# DATASET CONTENT start

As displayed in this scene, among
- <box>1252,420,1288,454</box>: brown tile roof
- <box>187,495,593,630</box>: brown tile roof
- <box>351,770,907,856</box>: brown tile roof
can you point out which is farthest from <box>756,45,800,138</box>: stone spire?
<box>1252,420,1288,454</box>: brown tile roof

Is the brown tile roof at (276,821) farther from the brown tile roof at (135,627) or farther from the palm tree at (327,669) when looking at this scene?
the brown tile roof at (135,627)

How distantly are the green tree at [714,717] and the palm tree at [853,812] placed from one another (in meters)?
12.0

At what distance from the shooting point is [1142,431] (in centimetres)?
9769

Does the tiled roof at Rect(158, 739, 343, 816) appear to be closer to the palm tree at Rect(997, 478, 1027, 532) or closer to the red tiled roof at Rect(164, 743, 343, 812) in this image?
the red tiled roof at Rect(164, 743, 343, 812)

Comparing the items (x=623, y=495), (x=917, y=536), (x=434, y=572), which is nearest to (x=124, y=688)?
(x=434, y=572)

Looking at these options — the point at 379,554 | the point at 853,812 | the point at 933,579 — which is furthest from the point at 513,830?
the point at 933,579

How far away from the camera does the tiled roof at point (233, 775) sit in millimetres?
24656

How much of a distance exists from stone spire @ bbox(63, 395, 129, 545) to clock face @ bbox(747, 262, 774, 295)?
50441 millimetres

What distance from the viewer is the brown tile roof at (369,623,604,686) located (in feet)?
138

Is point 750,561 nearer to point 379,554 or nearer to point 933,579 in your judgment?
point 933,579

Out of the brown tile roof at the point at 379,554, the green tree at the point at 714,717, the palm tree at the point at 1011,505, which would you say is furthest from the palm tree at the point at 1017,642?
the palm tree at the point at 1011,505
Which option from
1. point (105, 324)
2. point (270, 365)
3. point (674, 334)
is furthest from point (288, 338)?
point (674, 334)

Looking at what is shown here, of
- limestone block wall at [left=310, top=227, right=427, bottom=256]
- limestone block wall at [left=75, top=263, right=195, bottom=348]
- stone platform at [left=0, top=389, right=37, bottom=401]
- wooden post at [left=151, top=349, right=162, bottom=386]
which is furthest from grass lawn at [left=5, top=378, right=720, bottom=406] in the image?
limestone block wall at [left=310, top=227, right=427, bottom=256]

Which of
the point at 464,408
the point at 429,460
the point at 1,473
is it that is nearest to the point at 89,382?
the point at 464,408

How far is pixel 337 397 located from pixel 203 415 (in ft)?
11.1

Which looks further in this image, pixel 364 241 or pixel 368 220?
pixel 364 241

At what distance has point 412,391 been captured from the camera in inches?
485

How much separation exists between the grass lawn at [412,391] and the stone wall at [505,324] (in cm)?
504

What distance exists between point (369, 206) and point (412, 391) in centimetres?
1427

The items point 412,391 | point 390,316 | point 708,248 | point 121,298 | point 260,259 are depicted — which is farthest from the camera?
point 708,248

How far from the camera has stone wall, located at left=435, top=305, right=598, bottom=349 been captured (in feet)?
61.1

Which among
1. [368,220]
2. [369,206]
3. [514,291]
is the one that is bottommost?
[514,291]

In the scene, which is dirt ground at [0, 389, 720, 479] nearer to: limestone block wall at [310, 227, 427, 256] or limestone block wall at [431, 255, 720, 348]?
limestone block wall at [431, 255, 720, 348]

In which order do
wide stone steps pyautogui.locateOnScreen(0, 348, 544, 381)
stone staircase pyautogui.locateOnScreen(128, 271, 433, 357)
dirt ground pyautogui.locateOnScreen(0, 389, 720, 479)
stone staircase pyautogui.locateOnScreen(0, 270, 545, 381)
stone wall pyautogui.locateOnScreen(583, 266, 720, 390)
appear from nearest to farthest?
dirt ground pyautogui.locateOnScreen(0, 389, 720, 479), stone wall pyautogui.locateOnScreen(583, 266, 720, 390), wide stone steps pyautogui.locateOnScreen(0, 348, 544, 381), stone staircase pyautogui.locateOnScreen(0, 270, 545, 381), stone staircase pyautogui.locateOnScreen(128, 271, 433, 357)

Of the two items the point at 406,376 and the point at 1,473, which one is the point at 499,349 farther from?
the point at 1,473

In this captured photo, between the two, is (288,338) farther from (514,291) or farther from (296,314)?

# DATASET CONTENT end

PROBLEM STATEMENT
Restate the listing above word for word.

EXERCISE RESPONSE
As displayed in this scene, among
- <box>1252,420,1288,454</box>: brown tile roof
- <box>187,495,593,630</box>: brown tile roof
- <box>351,770,907,856</box>: brown tile roof
can you point out which is farthest from <box>756,45,800,138</box>: stone spire?
<box>1252,420,1288,454</box>: brown tile roof

Is the brown tile roof at (276,821) farther from the brown tile roof at (135,627) or farther from the palm tree at (327,669) when looking at this scene?
the brown tile roof at (135,627)

How distantly are the green tree at [714,717] and the palm tree at [853,812] placed from one another (in meters)?
12.0

At what distance from the shooting point is [1142,431] (in centimetres)?
9769

Does the tiled roof at Rect(158, 739, 343, 816) appear to be closer to the palm tree at Rect(997, 478, 1027, 532) or closer to the red tiled roof at Rect(164, 743, 343, 812) in this image?
the red tiled roof at Rect(164, 743, 343, 812)

Comparing the items (x=623, y=495), (x=917, y=536), (x=434, y=572), which is nearest to (x=124, y=688)?
(x=434, y=572)

Looking at these options — the point at 379,554 | the point at 853,812 | the point at 933,579 — which is furthest from the point at 513,830?
the point at 933,579

How far away from the camera does the tiled roof at point (233, 775) sit in millimetres?
24656

How much of a distance exists from stone spire @ bbox(63, 395, 129, 545) to clock face @ bbox(747, 262, 774, 295)?
50441 millimetres

What distance from the viewer is the brown tile roof at (369,623,604,686) located (in feet)?
138

Is point 750,561 nearer to point 379,554 or nearer to point 933,579 in your judgment?
point 933,579

Out of the brown tile roof at the point at 379,554, the green tree at the point at 714,717, the palm tree at the point at 1011,505, which would you say is furthest from the palm tree at the point at 1017,642?
the palm tree at the point at 1011,505
Which option from
1. point (105, 324)
2. point (270, 365)
3. point (674, 334)
is furthest from point (288, 338)?
point (674, 334)

Looking at what is shown here, of
- limestone block wall at [left=310, top=227, right=427, bottom=256]
- limestone block wall at [left=75, top=263, right=195, bottom=348]
- stone platform at [left=0, top=389, right=37, bottom=401]
- wooden post at [left=151, top=349, right=162, bottom=386]
which is furthest from grass lawn at [left=5, top=378, right=720, bottom=406] in the image?
limestone block wall at [left=310, top=227, right=427, bottom=256]

Which of
the point at 464,408
the point at 429,460
the point at 1,473
is it that is nearest to the point at 89,382?
the point at 464,408

How far is pixel 337 397 located from pixel 203 415 (in ft)?
11.1

Which looks further in this image, pixel 364 241 or pixel 368 220?
pixel 364 241

At what distance has point 412,391 been captured from the camera in inches?
485

How much separation exists between the grass lawn at [412,391] and the stone wall at [505,324] (in cm)?
504

What distance exists between point (369, 206) and point (412, 391) in centimetres?
1427

The items point 412,391 | point 390,316 | point 708,248 | point 121,298 | point 260,259 are depicted — which is farthest from the camera?
point 708,248

How far from the camera has stone wall, located at left=435, top=305, right=598, bottom=349 been captured (in feet)?
61.1

Which among
1. [368,220]
2. [369,206]
3. [514,291]
is the one that is bottommost?
[514,291]

In the scene, which is dirt ground at [0, 389, 720, 479] nearer to: limestone block wall at [310, 227, 427, 256] or limestone block wall at [431, 255, 720, 348]?
limestone block wall at [431, 255, 720, 348]

In which order do
wide stone steps pyautogui.locateOnScreen(0, 348, 544, 381)
stone staircase pyautogui.locateOnScreen(128, 271, 433, 357)
dirt ground pyautogui.locateOnScreen(0, 389, 720, 479)
stone staircase pyautogui.locateOnScreen(0, 270, 545, 381)
stone wall pyautogui.locateOnScreen(583, 266, 720, 390)
appear from nearest to farthest?
dirt ground pyautogui.locateOnScreen(0, 389, 720, 479), stone wall pyautogui.locateOnScreen(583, 266, 720, 390), wide stone steps pyautogui.locateOnScreen(0, 348, 544, 381), stone staircase pyautogui.locateOnScreen(0, 270, 545, 381), stone staircase pyautogui.locateOnScreen(128, 271, 433, 357)

Of the two items the point at 406,376 and the point at 1,473, which one is the point at 499,349 farther from?
the point at 1,473

In this captured photo, between the two, is (288,338) farther from (514,291) or farther from (296,314)?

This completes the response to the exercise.